This recipe brings together wholesome vegetables, creamy layers, and melted cheese—making it ideal for family dinners, gatherings, meal prep, or cozy weekends. Whether you’re vegetarian, reducing meat, or simply craving soul-warming comfort food, this lasagna is guaranteed to satisfy.

Why I Love This Recipe

  • It’s hearty and comforting, yet packed with nutrients from spinach.
  • The ricotta mixture adds a creamy, luxurious texture.
  • It’s a wonderful balance of simplicity and elegance.
  • Leftovers taste even better the next day.
  • It freezes beautifully—perfect for batch cooking.

Why It’s a Must-Try Dish

You must try this lasagna because:

  • It’s a vegetarian classic beloved by both vegetarians and meat eaters.
  • It delivers the same satisfaction as traditional lasagna without the heaviness.
  • The flavor combination of tomato, cheese, and spinach is simply timeless.
  • It’s customizable, making it suitable for many dietary preferences.

Preparation & Cooking Details

CategoryDetails
Preparation Time25–30 minutes
Cooking Time45–55 minutes
Total Time1 hour 15 minutes
Servings6–8 servings
CaloriesApprox. 450 calories per serving
CourseMain Course
CuisineItalian / Italian-American

Ingredients

For the Ricotta Filling:

  • 2 cups ricotta cheese
  • 1 large egg
  • 3 cups fresh spinach, chopped (or 1 cup frozen spinach, thawed and drained)
  • 1 teaspoon garlic powder
  • ½ teaspoon salt
  • ½ teaspoon black pepper
  • ½ cup grated Parmesan cheese

For the Sauce Layer:

  • 3–3½ cups marinara sauce (store-bought or homemade)
  • 1 teaspoon dried oregano
  • 1 teaspoon dried basil
  • Optional: ½ teaspoon chili flakes for heat

For Assembly:

  • 9–12 lasagna sheets (oven-ready or cooked according to package)
  • 1½–2 cups shredded mozzarella cheese
  • Fresh basil (optional garnish)

Cooking Directions (Overview)

  1. Mix ricotta filling.
  2. Prepare lasagna sheets (if needed).
  3. Layer sauce, pasta, ricotta mix, and cheese.
  4. Bake until golden and bubbling.
  5. Let rest before slicing.

Step-by-Step Preparation Method

Step 1: Prepare the Ricotta Mixture

  • In a medium bowl, combine ricotta, egg, Parmesan, garlic powder, salt, pepper, and spinach.
  • Mix until creamy and well combined.

Step 2: Prepare the Baking Dish

  • Spread a thin layer of marinara sauce on the bottom of a baking dish (about 9×13 inch).

Step 3: Layer the Lasagna

Repeat the following pattern:

  1. Pasta sheets
  2. Ricotta-spinach filling
  3. Marinara sauce
  4. Mozzarella

You should get 3–4 full layers.

Step 4: Finish the Top Layer

  • End with marinara sauce and a final generous layer of mozzarella.

Step 5: Bake

  • Cover loosely with foil and bake at 375°F (190°C) for 30 minutes.
  • Remove foil and bake another 10–15 minutes until golden and bubbling.

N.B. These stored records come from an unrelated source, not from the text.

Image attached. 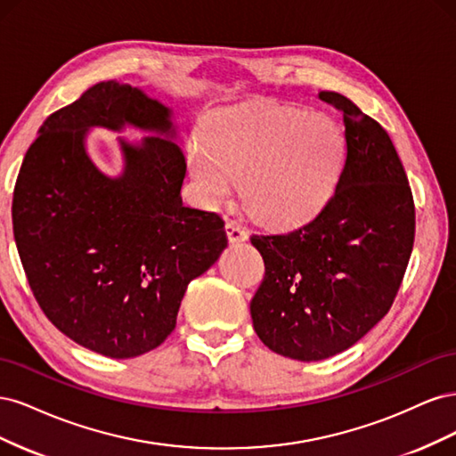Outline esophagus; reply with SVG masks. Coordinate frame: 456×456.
Instances as JSON below:
<instances>
[{
    "instance_id": "esophagus-1",
    "label": "esophagus",
    "mask_w": 456,
    "mask_h": 456,
    "mask_svg": "<svg viewBox=\"0 0 456 456\" xmlns=\"http://www.w3.org/2000/svg\"><path fill=\"white\" fill-rule=\"evenodd\" d=\"M226 236L230 240V243H243L247 240V230L241 224L230 220V223L226 224Z\"/></svg>"
}]
</instances>
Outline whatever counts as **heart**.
<instances>
[{"label": "heart", "instance_id": "b5f03b06", "mask_svg": "<svg viewBox=\"0 0 456 456\" xmlns=\"http://www.w3.org/2000/svg\"><path fill=\"white\" fill-rule=\"evenodd\" d=\"M344 151L337 123L278 104L218 110L205 136L186 151L188 173L200 205L218 209L233 183L256 220L287 226L308 218L333 186Z\"/></svg>", "mask_w": 456, "mask_h": 456}]
</instances>
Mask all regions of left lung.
Listing matches in <instances>:
<instances>
[{"instance_id":"1","label":"left lung","mask_w":456,"mask_h":456,"mask_svg":"<svg viewBox=\"0 0 456 456\" xmlns=\"http://www.w3.org/2000/svg\"><path fill=\"white\" fill-rule=\"evenodd\" d=\"M320 99L344 119L333 196L306 224L251 236L266 268L251 300L255 333L298 362L348 350L388 314L415 241V203L388 133L340 93Z\"/></svg>"}]
</instances>
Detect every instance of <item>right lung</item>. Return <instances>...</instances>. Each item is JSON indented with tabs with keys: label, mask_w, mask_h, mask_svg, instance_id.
I'll return each mask as SVG.
<instances>
[{
	"label": "right lung",
	"mask_w": 456,
	"mask_h": 456,
	"mask_svg": "<svg viewBox=\"0 0 456 456\" xmlns=\"http://www.w3.org/2000/svg\"><path fill=\"white\" fill-rule=\"evenodd\" d=\"M127 125L119 177L86 154L91 126ZM186 175L173 110L142 89L101 81L51 114L12 196V232L39 308L68 338L116 360L158 348L188 283L226 249L223 218L183 205Z\"/></svg>",
	"instance_id": "right-lung-1"
}]
</instances>
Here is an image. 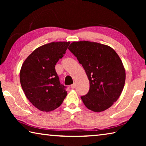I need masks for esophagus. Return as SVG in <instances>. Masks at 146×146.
Listing matches in <instances>:
<instances>
[{"instance_id": "34e87169", "label": "esophagus", "mask_w": 146, "mask_h": 146, "mask_svg": "<svg viewBox=\"0 0 146 146\" xmlns=\"http://www.w3.org/2000/svg\"><path fill=\"white\" fill-rule=\"evenodd\" d=\"M75 87H76V85H75V84H71V88H72V89L75 88Z\"/></svg>"}]
</instances>
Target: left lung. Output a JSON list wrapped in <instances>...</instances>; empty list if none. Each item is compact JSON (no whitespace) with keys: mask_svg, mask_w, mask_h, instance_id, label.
<instances>
[{"mask_svg":"<svg viewBox=\"0 0 146 146\" xmlns=\"http://www.w3.org/2000/svg\"><path fill=\"white\" fill-rule=\"evenodd\" d=\"M68 49L90 80V90L81 97L86 107L95 112L110 108L119 98L125 80L119 56L110 46L89 41L73 42Z\"/></svg>","mask_w":146,"mask_h":146,"instance_id":"8db88e82","label":"left lung"}]
</instances>
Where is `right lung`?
<instances>
[{"mask_svg":"<svg viewBox=\"0 0 146 146\" xmlns=\"http://www.w3.org/2000/svg\"><path fill=\"white\" fill-rule=\"evenodd\" d=\"M70 42H51L36 48L22 66L20 81L28 99L42 111L60 106L67 95L61 84L55 65L66 53Z\"/></svg>","mask_w":146,"mask_h":146,"instance_id":"right-lung-1","label":"right lung"}]
</instances>
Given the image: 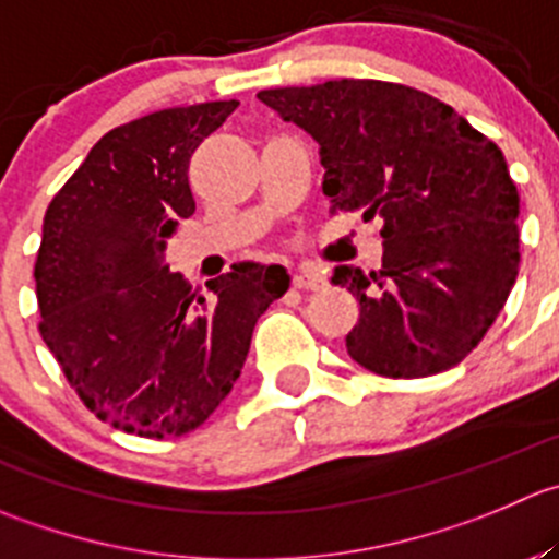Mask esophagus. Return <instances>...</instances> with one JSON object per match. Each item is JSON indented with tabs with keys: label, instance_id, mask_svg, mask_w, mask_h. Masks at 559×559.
Here are the masks:
<instances>
[{
	"label": "esophagus",
	"instance_id": "34e87169",
	"mask_svg": "<svg viewBox=\"0 0 559 559\" xmlns=\"http://www.w3.org/2000/svg\"><path fill=\"white\" fill-rule=\"evenodd\" d=\"M292 286H295V289H322L324 278L317 270H300V273L292 275Z\"/></svg>",
	"mask_w": 559,
	"mask_h": 559
}]
</instances>
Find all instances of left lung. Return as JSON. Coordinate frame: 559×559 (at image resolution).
Masks as SVG:
<instances>
[{
    "label": "left lung",
    "instance_id": "left-lung-1",
    "mask_svg": "<svg viewBox=\"0 0 559 559\" xmlns=\"http://www.w3.org/2000/svg\"><path fill=\"white\" fill-rule=\"evenodd\" d=\"M317 139L330 213L382 221V267H335L360 302L346 352L417 379L459 366L519 275V191L506 155L448 103L406 84L338 79L262 90Z\"/></svg>",
    "mask_w": 559,
    "mask_h": 559
}]
</instances>
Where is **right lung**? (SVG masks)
Returning a JSON list of instances; mask_svg holds the SVG:
<instances>
[{
	"instance_id": "obj_1",
	"label": "right lung",
	"mask_w": 559,
	"mask_h": 559,
	"mask_svg": "<svg viewBox=\"0 0 559 559\" xmlns=\"http://www.w3.org/2000/svg\"><path fill=\"white\" fill-rule=\"evenodd\" d=\"M237 100L164 108L108 130L51 199L35 259L43 341L84 406L164 440L199 429L229 395L257 319L289 289L281 264L242 262L210 295L166 264L191 218V155Z\"/></svg>"
}]
</instances>
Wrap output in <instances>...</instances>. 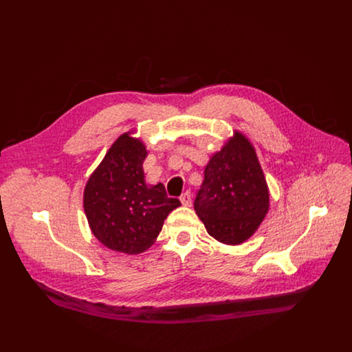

Step 6: Rest Before Serving

  • Allow lasagna to rest for at least 10–15 minutes to set.

How to Serve

Serve warm with:

  • Garlic bread or herb focaccia
  • A fresh green salad
  • A sprinkle of fresh basil or Parmesan cheese

Pair with iced tea, red wine, or sparkling water with lemon.

Special Equipment Needed

  • 9×13 inch baking dish
  • Aluminum foil
  • Mixing bowls
  • Spatula

Recipe Tips

  • Squeeze spinach well to avoid excess moisture.
  • Let lasagna rest after baking for neat slices.
  • Add extra sauce if using oven-ready noodles, as they absorb more moisture.
  • For an extra golden top, broil for the last 2 minutes (watch carefully).

Variations

VersionDescription
Gluten-FreeUse gluten-free lasagna sheets.
Four-Cheese LasagnaAdd ricotta + mozzarella + fontina + Parmesan.
Vegetable LoadedAdd mushrooms, zucchini, roasted peppers, or eggplant.
Pesto Spinach LasagnaAdd 2–3 tablespoons basil pesto to the ricotta mixture.
Vegan VersionUse vegan ricotta, vegan mozzarella, and dairy-free noodles.

Freezing & Storage

MethodDurationNotes
Refrigerator3–4 daysReheat in microwave or oven.
Freezer (Unbaked)Up to 2 monthsWrap tightly and bake longer when needed.
Freezer (Baked)2–3 monthsThaw overnight, reheat at 350°F until hot.

FAQ

Q: Can I make this ahead of time?
Yes! Assemble the lasagna, refrigerate, and bake within 24 hours.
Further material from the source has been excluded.